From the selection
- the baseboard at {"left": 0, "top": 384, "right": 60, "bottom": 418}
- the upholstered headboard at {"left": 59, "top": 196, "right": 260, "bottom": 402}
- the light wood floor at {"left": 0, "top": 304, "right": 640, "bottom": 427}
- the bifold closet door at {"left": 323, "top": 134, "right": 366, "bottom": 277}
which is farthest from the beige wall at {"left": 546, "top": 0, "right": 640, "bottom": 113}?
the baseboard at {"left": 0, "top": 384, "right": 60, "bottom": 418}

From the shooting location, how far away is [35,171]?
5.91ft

=-=-=

**WHAT IS NEEDED:**
Could you write out all the records again, substituting "camera position" for "shooting location" and leaving everything else unchanged?

**TASK SOLUTION:**
From the selection
- the baseboard at {"left": 0, "top": 384, "right": 60, "bottom": 418}
- the upholstered headboard at {"left": 59, "top": 196, "right": 260, "bottom": 402}
- the light wood floor at {"left": 0, "top": 304, "right": 640, "bottom": 427}
- the bifold closet door at {"left": 323, "top": 134, "right": 366, "bottom": 277}
which is farthest from the beige wall at {"left": 546, "top": 0, "right": 640, "bottom": 113}?
the baseboard at {"left": 0, "top": 384, "right": 60, "bottom": 418}

From the camera position, how far away is [35,171]?
5.91ft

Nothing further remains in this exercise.